Il n'est pas confirmé que Salah Abdeslam était l'un des fuyards, mais les enquêteurs ont bénéficié d'une imprudence fatale: une surveillance téléphonique a permis d'intercepter un appel de l'ennemi public numéro un, "aux abois", à des proches à Molenbeek chez qui il a trouvé refuge, selon des sources policières.

Selon une autre source proche de l'enquête, la police a reçu un appel d'une personne disant avoir été contactée par quelqu'un se présentant comme Salah Abdeslam et réclamant une planque.
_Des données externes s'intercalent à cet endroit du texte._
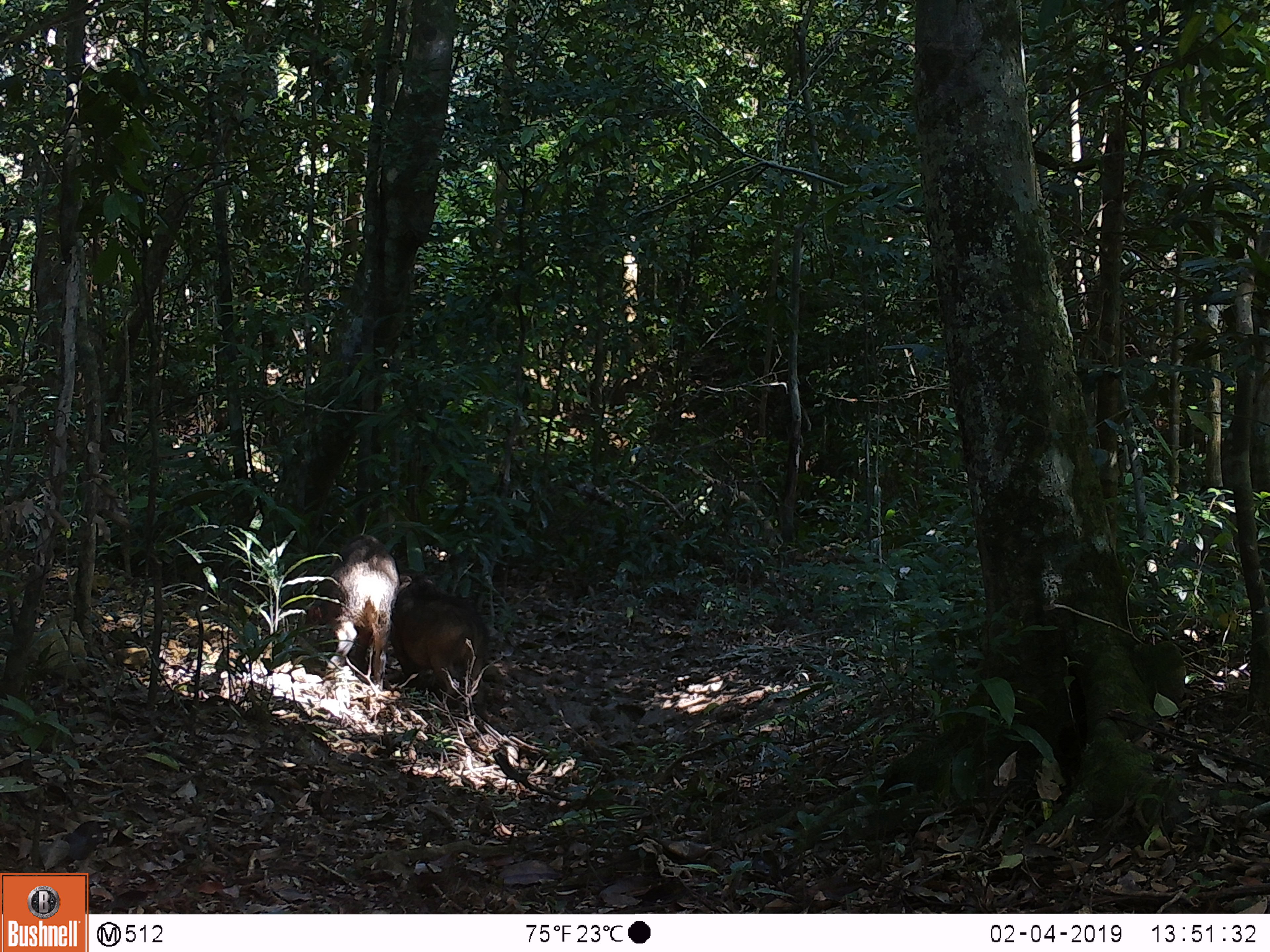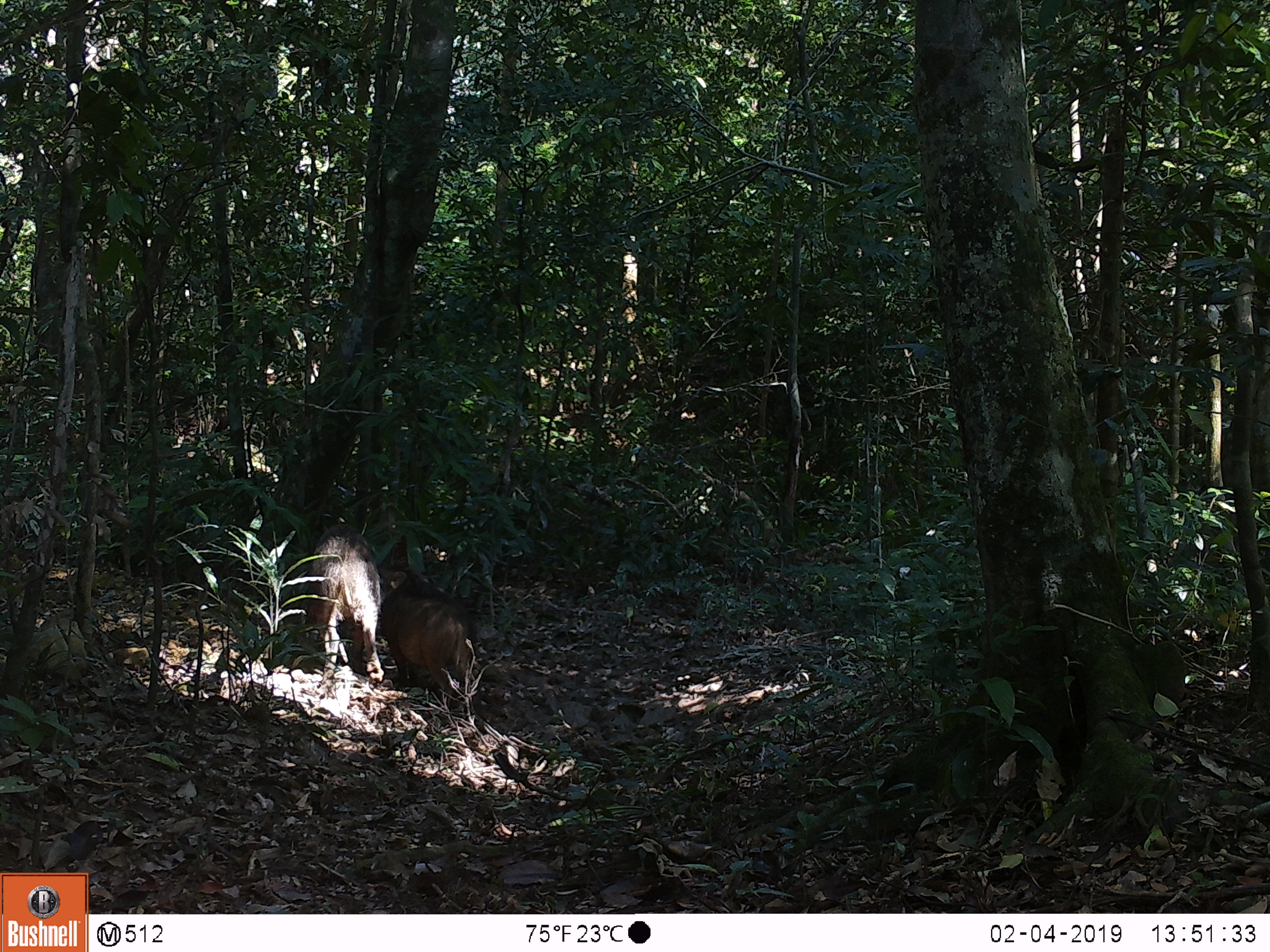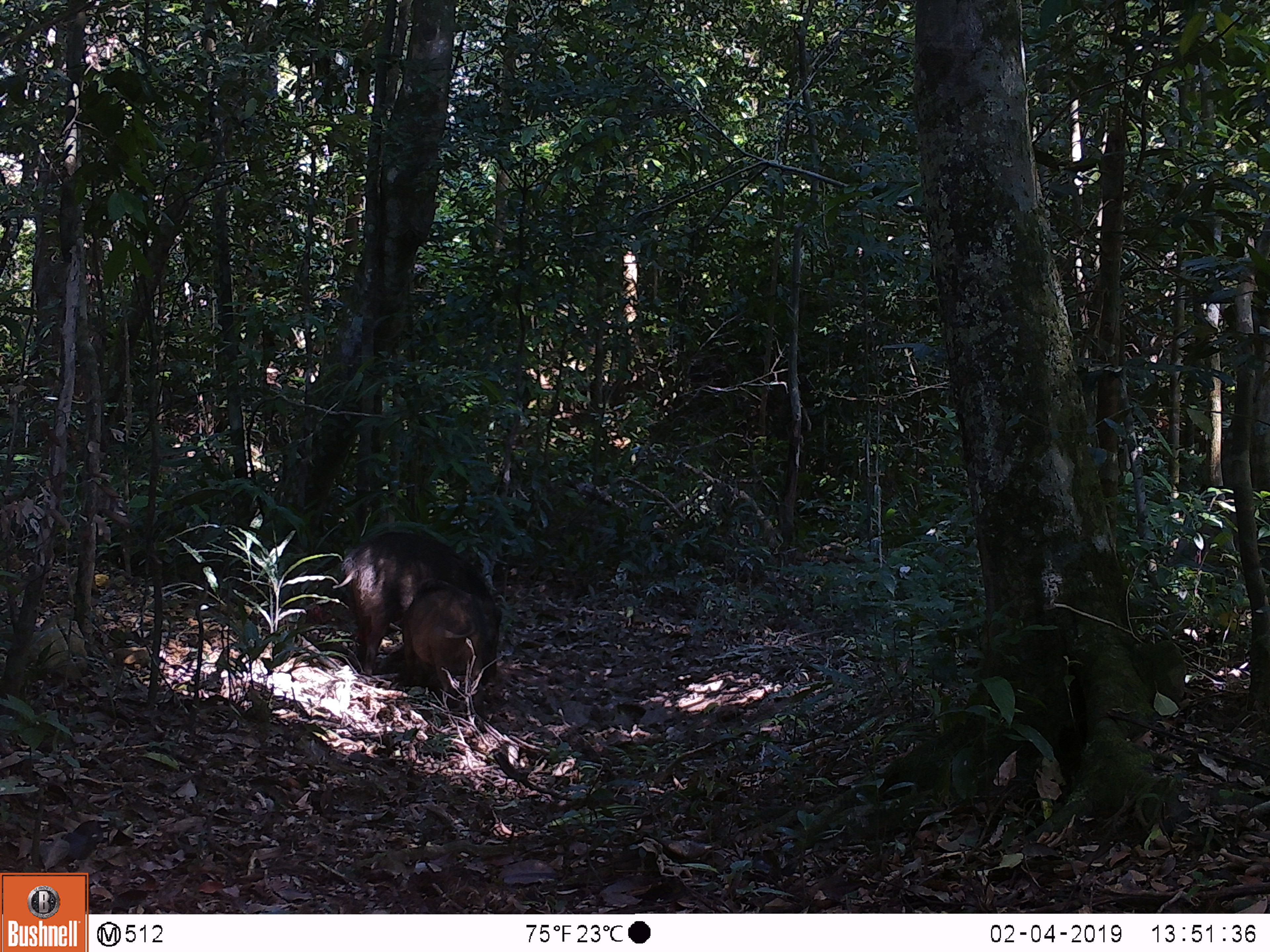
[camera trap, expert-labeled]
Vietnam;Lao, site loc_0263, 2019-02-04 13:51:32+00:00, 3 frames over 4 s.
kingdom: Animalia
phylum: Chordata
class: Mammalia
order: Artiodactyla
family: Suidae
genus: Sus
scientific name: Sus scrofa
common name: eurasian wild pig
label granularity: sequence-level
C'est dans cette planque qu'il a été cueilli, non-armé. Il a lancé aux policiers "Je suis Salah Abdeslam", selon les médias locaux.

- Soulagement pour les familles -

Les enquêteurs vont pouvoir l'interroger sur l'organisation des attentats, revendiqués par l'organisation Etat islamique, les donneurs d'ordre, les complicités et les soutiens dont il a bénéficié pendant sa cavale.

Interpol a conseillé samedi à ses 190 pays membres d'exercer une "vigilance accrue" aux frontières, jugeant que des complices pourraient être tentés de fuir.

L'autre homme inculpé samedi d'assassinats terroristes, connu sous les identités de Amine Choukri et Monir Ahmed Alaaj, avait été contrôlé en compagnie de Salah Abdeslam en Allemagne en octobre. Ses empreintes ont ensuite été retrouvées dans une maison d'Auvelais (sud de la Belgique) ayant a servi pour préparer les attentats de Paris.

La capture en vie de Salah Abdeslam, dont le frère Brahim s'est fait exploser dans l'est parisien, est un soulagement pour les familles des victimes, qui auront droit à un procès. Les associations les représentant seront reçues lundi par François Hollande.